Rotating Earth Model Near the equator, rising air produces a pressure zone known as the equatorial low; a region characterized by abundant precipitation (heavy rain). See the figure at the right: the upper level flow from the equatorial low reaches about 20 to 30 degrees latitude (about the Tropic of Cancer or Capricorn) and then sinks back toward the surface in a loop called the Hadley cell.

Rotating Earth Model The sinking of air, and it’s associated heating due to compression, produce hot dry conditions. The center of this zone of sinking dry air is the subtropical high around 30 degrees north and south latitude; areas known as the Tropic of Cancer and Tropic of Capricorn. The great deserts of Australia, Arabia, and North Africa exist because of this stable dry air system associated with sub-tropical highs.

Rotating Earth Model At the surface, airflow moves outward from the center of the subtropical high. Some of the air travels toward the equator and is deflected by the Coriolis effect, producing the trade winds. Trade winds = two belts of winds that blow almost constantly from easterly directions. The trade winds are located between the subtropical highs and the equator.

Rotating Earth Model The remainder of the air travels toward the poles and is deflected, generating the prevailing westerlies of the middle latitudes. The westerlies make up the dominant west-to-east motion of the atmosphere that characterizes the regions on the polarward side of the subtropical highs. As the westerlies move toward the poles, they encounter the cool polar easterlies in the region of the Polar cells (subpolar lows).

Rotating Earth Model The polar easterlies are winds that blow from the polar high toward the subpolar low. These winds are not constant winds like the trade winds. In the polar region, cold polar air sinks and spreads toward the equator. The interaction of these warm and cool air masses produces the stormy belt in the middle latitudes called the polar front.

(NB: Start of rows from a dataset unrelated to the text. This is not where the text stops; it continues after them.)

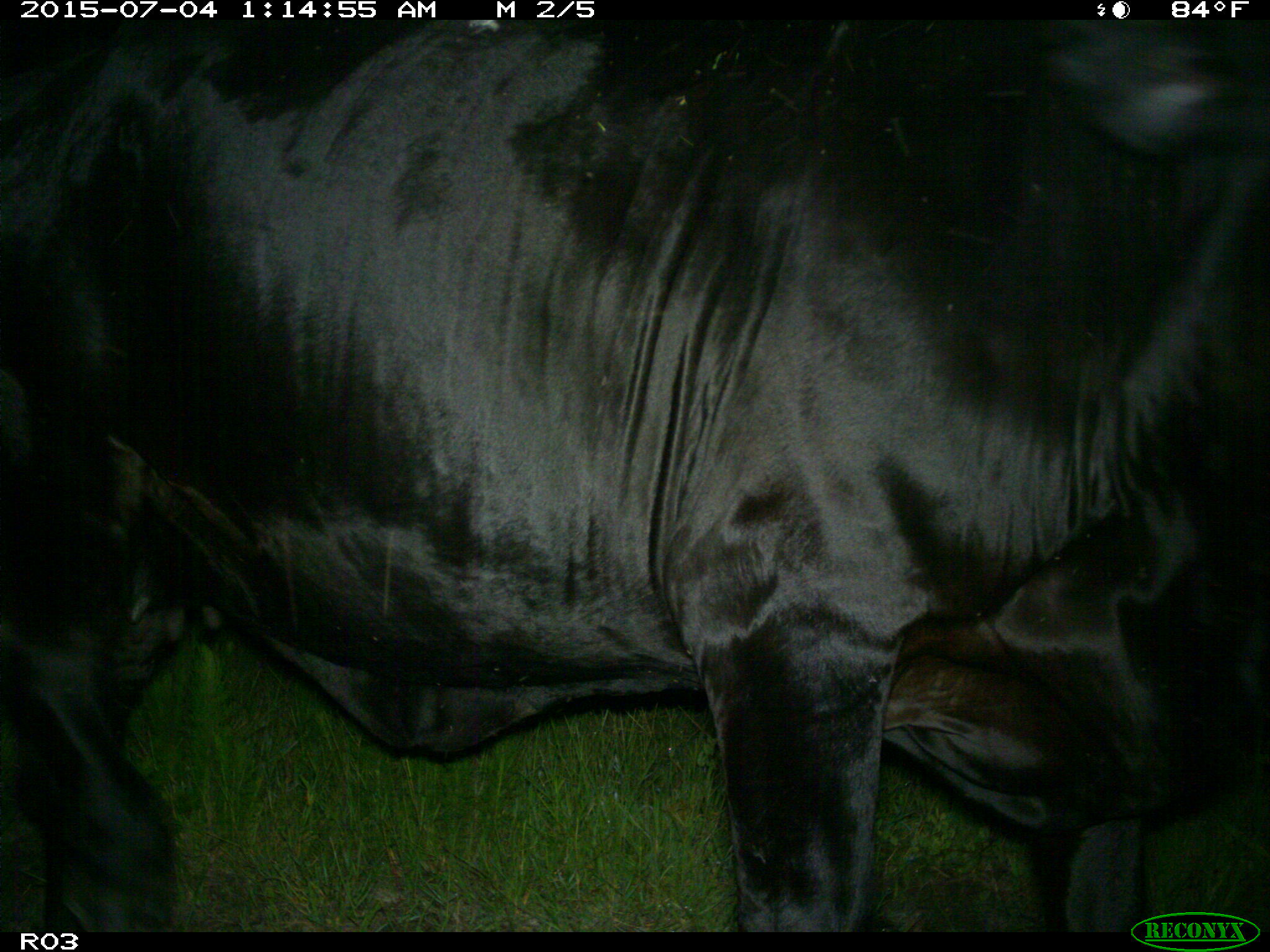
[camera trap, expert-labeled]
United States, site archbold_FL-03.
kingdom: Animalia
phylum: Chordata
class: Mammalia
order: Artiodactyla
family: Bovidae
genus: Bos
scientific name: Bos taurus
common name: domestic cow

Rotating Earth Model This simplified global circulation is dominated by four pressure zones. The subtropical and polar highs are areas of dry sinking air that flows outward at the surface, producing the prevailing winds. The low-pressure zones of the equatorial and subpolar regions are associated with inward and upward airflow accompanied by clouds and precipitation.

Influence of Continents Where land masses break up the ocean surface, large seasonal temperatures disrupt the global pattern of pressure zones in the atmosphere. Large landmasses, particularly in the Northern hemisphere, become cold in the winter when a seasonal high-pressure system develops. From this high-pressure system, seasonal air-flow is directed off the land.

Influence of Continents In the summer, land masses are heated and develop low-pressure cells, which permit air to flow onto the land. These seasonal changes in wind are known as monsoons. During warm months, areas such as India experience a flow of warm, water-laden air from the Indian Ocean which produces the rainy summer monsoon.

Influence of Continents The winter monsoon is dominated by dry continental air. A similar situation exists to a lesser extent during summer over North America. Rising, unstable air along the western side of the Bermuda High brings rain to the East coast. At the same time, thunderstorms occur in the Southwest as moist air streams into the region from the Gulf of Mexico and the Gulf of California.